Nearly 80 ex-Longbridge workers have won up to £1 million after a seven-year battle following the world’s largest outbreak of occupational lung disease.
A total of 79 former employees at the Powertrain engine plant who brought claims for compensation have received awards ranging from £500 up to £180,000.
The victory for the former workers follows a seven-year plus legal fight dating back to Easter 2003 when exposure to metalworking fluids led to increasing numbers of staff illnesses, including severe breathing difficulties.
In 2006 the Health and Safety Executive revealed that mist from metal-working machines had caused the disease outbreak, which had led to a total of more than 100 workers being afflicted.
The HSE said the metalworking fluids had not been maintained sufficiently, allowing the build-up and continued growth of bacteria and other potentially harmful substances.
Personal injury claims of occupational asthma against the insurers of MG Rover were pursued and a civil case had been listed for trial in May next year – but an out-of-court settlement has now been reached following lengthy negotiations.
The union Unite said in a statement: “All claims have now been settled, the total damages paid by the defendant is a little under £1 million, individual settlements ranging from £500 to £180,000 for the claimants.”
John Walsh, of Unite, said: “I am delighted that after a seven-year legal battle our members have now received compensation that has been owed to them since they suffered ill-health back in 2003-04; it is a pity that it has taken this long.”
Karl de Loyde, of Thompsons solicitors, said: “We invited the defendants’ legal team to meet us and negotiate settlement back in 2006.
“They refused and have denied liability throughout. It was only after the final exchange of technical expert evidence that the defendants were forced to acknowledge they were likely to lose at trial, and were forced to negotiate with us."
Powertrain was the former engine-building division of MG Rover, based in the East Works at Longbridge. Metalworking fluids were used in the manufacturing process, supplied by independent contractor Houghton.

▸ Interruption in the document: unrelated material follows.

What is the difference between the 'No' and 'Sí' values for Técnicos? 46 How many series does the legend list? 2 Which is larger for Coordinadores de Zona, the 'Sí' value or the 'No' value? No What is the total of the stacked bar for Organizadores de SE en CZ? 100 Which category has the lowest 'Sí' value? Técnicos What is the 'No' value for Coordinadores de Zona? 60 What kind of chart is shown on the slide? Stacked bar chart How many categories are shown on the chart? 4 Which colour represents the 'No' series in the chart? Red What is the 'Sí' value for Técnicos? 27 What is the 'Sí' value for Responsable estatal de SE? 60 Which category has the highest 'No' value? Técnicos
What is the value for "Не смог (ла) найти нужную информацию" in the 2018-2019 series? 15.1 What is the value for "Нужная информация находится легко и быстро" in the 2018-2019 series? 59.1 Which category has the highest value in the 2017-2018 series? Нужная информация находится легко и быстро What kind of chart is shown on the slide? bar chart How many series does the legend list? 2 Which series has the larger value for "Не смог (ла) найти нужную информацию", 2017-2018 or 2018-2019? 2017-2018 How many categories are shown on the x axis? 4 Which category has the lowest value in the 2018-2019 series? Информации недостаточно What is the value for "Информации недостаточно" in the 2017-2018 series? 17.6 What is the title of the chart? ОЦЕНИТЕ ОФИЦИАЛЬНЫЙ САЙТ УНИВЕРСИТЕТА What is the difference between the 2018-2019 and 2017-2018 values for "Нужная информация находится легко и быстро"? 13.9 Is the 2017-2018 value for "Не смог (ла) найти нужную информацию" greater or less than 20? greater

Powertrain subsequently brought a separate legal claim against Houghton, based on allegations of breach of contract that the firm had failed to ensure the fluids were safe for use.
In 2007 the HSE said 87 workers had been struck down with occupational asthma and a further 24 with extrinsic allergic alveolitis, with the worst affected hit by both diseases.
The Government subseqently agreed to amend legislation, allowing the alveolitis sufferers to pursue claims for compensation.
Expert evidence was obtained which established that Powertrain did not have any adequate risk assessments in place to address harmful substances, that the defendants’ management of its metalworking fluids was inadequate and that significant bacteria was allowed to build up and be released to the factory atmosphere.
Employees had complained for years about the levels of mist and a pungent “ammonia-type” smell.